*DIRECTIONS:*
When a line in the listing below contains the word "with", return a copy of that line.

*TASK MATERIAL:*
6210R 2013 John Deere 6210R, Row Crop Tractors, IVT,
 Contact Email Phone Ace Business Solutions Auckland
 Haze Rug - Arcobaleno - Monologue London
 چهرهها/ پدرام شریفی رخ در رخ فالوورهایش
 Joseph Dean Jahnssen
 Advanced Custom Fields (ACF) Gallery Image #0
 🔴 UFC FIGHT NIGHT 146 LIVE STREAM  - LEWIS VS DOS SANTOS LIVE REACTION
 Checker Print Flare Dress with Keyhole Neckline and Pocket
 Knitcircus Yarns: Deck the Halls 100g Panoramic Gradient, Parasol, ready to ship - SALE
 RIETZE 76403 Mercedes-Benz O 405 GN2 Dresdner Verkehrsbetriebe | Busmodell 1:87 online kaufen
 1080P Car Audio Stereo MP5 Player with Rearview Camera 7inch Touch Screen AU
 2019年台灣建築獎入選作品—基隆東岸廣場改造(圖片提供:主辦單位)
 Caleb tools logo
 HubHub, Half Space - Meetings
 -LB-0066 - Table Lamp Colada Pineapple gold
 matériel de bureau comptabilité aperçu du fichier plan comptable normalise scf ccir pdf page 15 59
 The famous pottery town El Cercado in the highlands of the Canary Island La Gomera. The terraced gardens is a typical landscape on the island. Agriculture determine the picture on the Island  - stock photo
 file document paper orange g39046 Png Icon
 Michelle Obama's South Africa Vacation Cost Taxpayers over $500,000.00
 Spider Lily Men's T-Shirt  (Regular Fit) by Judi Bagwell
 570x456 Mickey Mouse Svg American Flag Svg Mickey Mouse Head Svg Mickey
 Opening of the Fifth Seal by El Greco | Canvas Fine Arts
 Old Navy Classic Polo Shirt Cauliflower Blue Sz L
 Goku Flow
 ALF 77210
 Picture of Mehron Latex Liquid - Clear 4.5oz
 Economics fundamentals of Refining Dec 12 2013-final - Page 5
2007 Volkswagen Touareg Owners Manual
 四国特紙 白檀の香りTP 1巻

*RESPONSE TO THIS TASK:*
 Checker Print Flare Dress with Keyhole Neckline and Pocket
 1080P Car Audio Stereo MP5 Player with Rearview Camera 7inch Touch Screen AU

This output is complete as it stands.